On Thursday, Robert Thomson, the top executive of a publishing empire that includes The Wall Street Journal, the New York Post, The Times of London and The Sun, took aim at the search giant’s reorganization into a holding company called Alphabet.
“That Google’s newly conceived parent company is to be called Alphabet has itself created a range of delicious permutations: A is for avarice, B is for bowdlerize, through to K for kleptocracy, P for piracy and Z for zealotry,” the exec said at a journalism awards dinner in Australia.
The speech by Thomson was a keynote at the Lowy Institute media awards dinner in Australia.

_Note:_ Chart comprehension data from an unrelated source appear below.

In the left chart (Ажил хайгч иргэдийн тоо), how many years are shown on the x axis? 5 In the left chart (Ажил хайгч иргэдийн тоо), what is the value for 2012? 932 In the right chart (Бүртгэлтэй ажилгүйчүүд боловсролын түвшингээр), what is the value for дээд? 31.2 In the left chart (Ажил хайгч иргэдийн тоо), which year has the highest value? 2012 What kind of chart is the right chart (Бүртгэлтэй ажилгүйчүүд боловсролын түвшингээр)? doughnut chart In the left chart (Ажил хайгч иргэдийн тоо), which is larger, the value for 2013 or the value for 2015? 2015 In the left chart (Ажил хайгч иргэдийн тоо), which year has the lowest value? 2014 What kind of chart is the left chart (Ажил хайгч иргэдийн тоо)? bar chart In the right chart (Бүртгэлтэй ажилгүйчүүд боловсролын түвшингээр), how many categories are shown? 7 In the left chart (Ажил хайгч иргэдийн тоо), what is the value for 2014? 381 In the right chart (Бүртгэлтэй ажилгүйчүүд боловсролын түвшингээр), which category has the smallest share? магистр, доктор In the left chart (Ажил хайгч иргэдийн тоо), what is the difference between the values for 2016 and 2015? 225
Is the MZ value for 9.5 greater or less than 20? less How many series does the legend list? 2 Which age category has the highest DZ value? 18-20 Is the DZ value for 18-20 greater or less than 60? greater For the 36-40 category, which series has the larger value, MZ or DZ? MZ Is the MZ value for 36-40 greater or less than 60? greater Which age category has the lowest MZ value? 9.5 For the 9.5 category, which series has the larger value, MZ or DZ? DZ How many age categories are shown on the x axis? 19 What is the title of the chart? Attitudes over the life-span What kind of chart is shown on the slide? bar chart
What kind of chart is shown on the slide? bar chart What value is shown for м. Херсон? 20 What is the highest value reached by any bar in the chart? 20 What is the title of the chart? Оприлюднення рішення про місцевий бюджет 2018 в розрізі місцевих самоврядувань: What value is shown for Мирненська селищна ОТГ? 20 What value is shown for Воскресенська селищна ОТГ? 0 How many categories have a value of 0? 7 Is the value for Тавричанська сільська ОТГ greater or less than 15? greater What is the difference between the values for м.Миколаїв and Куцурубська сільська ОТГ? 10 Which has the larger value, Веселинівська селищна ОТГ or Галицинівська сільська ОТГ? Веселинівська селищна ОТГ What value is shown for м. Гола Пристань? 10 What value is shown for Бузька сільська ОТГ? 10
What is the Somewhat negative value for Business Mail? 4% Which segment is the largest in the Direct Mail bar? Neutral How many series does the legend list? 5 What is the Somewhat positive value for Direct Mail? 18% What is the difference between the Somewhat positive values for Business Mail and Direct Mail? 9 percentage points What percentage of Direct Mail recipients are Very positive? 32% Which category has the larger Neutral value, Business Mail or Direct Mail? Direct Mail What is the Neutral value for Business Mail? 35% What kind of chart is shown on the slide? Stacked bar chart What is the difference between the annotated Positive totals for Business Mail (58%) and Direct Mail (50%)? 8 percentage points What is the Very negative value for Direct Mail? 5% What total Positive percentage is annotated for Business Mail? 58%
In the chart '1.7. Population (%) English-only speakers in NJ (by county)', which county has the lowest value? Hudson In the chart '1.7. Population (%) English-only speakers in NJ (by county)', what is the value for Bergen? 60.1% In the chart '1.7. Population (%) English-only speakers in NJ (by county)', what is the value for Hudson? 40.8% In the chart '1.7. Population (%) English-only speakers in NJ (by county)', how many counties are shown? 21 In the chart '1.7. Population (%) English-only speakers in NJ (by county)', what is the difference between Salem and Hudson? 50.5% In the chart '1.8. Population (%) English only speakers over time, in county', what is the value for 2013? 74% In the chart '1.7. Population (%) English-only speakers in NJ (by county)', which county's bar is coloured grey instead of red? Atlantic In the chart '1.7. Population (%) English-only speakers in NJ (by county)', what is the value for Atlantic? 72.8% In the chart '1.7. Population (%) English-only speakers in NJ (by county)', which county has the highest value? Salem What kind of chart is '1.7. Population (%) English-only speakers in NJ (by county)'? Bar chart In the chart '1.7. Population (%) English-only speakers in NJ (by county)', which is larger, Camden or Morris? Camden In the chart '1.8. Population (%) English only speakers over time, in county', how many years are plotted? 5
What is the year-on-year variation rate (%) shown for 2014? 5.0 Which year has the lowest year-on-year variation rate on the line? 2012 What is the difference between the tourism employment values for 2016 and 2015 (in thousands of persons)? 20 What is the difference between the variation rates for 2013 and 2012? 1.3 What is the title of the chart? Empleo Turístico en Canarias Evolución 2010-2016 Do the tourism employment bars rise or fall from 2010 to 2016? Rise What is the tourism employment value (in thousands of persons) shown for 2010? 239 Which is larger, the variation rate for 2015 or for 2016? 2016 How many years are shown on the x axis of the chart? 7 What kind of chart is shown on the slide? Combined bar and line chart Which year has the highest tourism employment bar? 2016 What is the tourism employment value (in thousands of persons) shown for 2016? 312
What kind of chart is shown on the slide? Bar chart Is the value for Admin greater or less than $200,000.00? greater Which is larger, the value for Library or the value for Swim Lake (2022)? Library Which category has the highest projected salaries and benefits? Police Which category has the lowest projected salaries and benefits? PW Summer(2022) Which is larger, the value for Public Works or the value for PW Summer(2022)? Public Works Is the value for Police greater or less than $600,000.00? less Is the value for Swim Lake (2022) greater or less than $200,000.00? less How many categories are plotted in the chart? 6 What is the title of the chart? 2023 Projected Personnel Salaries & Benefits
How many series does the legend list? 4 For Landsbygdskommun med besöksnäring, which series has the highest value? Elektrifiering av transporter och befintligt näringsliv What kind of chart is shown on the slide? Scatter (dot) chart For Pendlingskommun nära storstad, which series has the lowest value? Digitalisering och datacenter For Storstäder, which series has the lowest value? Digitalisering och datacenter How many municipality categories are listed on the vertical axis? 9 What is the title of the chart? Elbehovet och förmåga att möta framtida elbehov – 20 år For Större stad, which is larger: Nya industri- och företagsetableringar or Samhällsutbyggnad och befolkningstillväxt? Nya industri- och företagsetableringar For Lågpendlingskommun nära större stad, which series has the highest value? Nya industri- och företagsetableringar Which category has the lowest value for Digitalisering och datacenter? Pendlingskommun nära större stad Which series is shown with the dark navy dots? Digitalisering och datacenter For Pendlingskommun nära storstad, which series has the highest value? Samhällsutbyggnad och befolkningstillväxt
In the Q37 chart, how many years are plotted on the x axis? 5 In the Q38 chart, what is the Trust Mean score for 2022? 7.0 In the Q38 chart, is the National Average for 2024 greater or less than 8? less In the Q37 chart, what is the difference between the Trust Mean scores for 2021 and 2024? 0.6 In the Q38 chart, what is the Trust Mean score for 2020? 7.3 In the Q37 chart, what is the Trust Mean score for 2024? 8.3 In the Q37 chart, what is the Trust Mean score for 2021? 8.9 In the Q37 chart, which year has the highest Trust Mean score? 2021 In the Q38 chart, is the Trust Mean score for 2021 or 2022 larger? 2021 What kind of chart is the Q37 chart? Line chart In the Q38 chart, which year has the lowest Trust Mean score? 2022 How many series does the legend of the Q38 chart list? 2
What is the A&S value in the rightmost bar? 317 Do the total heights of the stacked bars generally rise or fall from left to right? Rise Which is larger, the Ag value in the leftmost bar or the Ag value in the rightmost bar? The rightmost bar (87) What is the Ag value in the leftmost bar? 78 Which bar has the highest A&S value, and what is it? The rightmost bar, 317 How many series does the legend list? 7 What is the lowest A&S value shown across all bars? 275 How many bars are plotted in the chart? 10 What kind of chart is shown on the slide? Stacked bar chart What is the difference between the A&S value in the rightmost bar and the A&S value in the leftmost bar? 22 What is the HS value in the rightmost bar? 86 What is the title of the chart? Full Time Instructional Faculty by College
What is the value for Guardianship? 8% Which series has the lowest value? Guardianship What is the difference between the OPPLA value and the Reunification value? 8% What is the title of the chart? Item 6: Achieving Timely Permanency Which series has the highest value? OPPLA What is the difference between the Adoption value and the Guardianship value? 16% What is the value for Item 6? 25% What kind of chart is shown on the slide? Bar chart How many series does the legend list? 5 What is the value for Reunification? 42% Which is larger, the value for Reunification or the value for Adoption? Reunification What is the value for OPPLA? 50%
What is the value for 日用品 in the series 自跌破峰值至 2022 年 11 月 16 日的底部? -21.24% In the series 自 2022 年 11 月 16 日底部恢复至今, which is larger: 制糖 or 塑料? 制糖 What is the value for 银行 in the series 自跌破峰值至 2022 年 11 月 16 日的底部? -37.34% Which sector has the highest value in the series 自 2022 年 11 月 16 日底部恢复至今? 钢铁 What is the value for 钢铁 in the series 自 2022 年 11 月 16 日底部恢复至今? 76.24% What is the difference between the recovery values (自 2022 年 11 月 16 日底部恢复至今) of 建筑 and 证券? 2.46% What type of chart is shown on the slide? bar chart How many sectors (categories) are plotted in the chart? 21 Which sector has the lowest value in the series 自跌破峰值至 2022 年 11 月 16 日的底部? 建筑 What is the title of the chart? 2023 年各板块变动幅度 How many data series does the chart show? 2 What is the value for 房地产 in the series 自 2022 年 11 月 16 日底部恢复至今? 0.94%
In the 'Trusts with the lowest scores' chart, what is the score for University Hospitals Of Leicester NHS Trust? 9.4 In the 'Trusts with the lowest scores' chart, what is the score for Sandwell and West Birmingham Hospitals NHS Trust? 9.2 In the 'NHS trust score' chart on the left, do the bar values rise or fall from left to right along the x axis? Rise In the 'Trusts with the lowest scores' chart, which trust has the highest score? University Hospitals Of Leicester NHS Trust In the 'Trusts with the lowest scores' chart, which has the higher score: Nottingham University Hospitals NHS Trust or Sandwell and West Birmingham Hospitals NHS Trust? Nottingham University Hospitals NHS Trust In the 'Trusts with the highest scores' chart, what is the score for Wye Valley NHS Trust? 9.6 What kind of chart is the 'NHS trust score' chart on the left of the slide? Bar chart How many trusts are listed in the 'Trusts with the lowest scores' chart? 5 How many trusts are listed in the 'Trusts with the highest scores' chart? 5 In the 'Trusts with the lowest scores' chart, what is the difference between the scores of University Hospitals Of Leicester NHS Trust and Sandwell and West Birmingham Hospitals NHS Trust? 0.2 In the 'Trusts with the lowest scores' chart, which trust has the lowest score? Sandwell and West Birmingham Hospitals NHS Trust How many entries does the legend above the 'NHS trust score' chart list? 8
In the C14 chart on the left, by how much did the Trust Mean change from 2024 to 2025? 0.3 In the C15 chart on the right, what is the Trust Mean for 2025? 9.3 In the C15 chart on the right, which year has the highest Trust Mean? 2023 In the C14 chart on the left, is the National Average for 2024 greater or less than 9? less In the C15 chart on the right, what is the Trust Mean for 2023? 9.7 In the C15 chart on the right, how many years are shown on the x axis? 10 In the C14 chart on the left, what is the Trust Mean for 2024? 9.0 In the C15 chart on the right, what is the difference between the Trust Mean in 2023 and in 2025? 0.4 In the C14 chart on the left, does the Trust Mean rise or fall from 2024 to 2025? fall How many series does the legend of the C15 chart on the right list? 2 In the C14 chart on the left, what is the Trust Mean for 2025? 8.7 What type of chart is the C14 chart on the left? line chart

It was first reported by media website mUmBRELLA, and Thomson’s full remarks are here and audio is embedded below.
Social networks, he explained, are beginning to recognize “premium content,” but not to the benefit of media organizations.
“None of them actually create content, and they certainly have little intention of paying for it, but they do redistribute the content created by others. They would argue that such redistribution is a natural extension of their role as social networks. I would argue that much of the redistribution is an unnatural act,” he stated.
The publishing executive also assailed the political correctness of Silicon Valley companies like Google and Facebook, which, in his view, lie opposed to the “public debate”-mindedness of newspapers.
“And we are entering a new phase of development by the big distribution networks, a phase in which they are not only appropriating content but deciding what content is appropriate and inappropriate,” he said. “They are appointing editors not to create but to curate. And these curators tend to have a certain mindset, a deep fondness for political correctness, and a tendency to be intolerant of ideological infractions.”
The tech giants hiring editors mention may be a reference to Facebook’s curation of news stories in its trending section (which has been a fluctuating traffic boon for some publishers) or Apple’s recently announced plans to hire editors for a forthcoming news digest.
“Silicon Valley is moving from the PC to being a purveyor of the PC,” he said.